"Do you even know what you want?" he questioned.
"I just want to be seen," she whispered.
--
Seventeen presidents. My grandmother lived through seventeen presidents. Two world wars. Pearl Harbor Day. JFK's assassination. 9/11. Basically every major historical event that happened in the 20th century she remembered. She could tell you were she was, what she was doing, what she felt hearing the news of each event. Incredible, isn't it?
I've spent my adult life far away from this women, but always making a trip out west to spend time with her. When I visited her over the last few years, taking the trip to Vegas to see her, I made a point to ask her to tell me stories of her marriage.

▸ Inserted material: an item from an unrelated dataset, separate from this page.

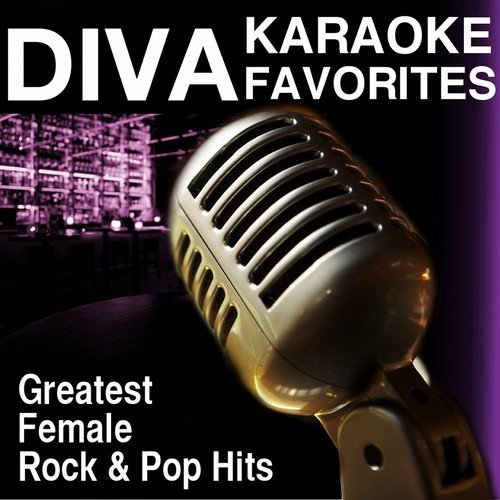 Diva Karaoke Favorites: Greatest Female Rock and Pop Hits (Greatest Female Rock and Pop Hits Karaoke)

Asking her about her childhood. Trying to hold on tightly to the untold stories that lived inside her, knowing she wouldn't be telling me stories of her life forever. I desperately wanted to know the stories she had never told me. I wanted to see all sides of her.
I had so many questions: How did it feel to fall in love with my grandfather? What did she do when he died? What was it like to deliver babies for a living? To be a working mother in the 1950's? What did she regret? How did she stay so amazingly true to herself? What was the saddest moment of her life?
When I got the call she passed away last week, I didn't cry. I've imagined getting this call, and it always played out with sudden and uncontrollable crying. I am not sure why. I don't really cry often. I have also not experienced grief of this sort as an adult. When the words were softly spoken that she had passed, it just felt like a hand had grabbed my heart, squeezing it. Hard. It hurt, deep in my chest.
I started to think about all the stories she has shared with me over the years. It instantly felt hard to remember the details. And now I can't ask her to tell them again. Fuck.
The hand gripped tighter.
Grief has come differently than I imagined it would. It isn't fits of tears. It isn't a visible sadness. It is heaviness. And exhaustion. It is a heart that is bruised from a grip too tight. It is a lot of not knowing how it will feel to not hear these stories, watch her smile, or be in awe of her in real time. It is a lot of wishing she was still here. It is waves of breathlessness when I realize she is gone. It is a lot of begging that hand to loosen, please, just a little.
It is so much unseen.
Maybe that is just grief in this situation, for this passed woman, for me. Perhaps a larger reflection on how much of what I experience is unseen, by choice and on purpose, is needed. How much I wish to be seen more than I let on, or more than I allow. Somehow I'm not surprised that even in her passing my grandmother is disrupting my own image of myself. I just wish I would ask her some questions about it.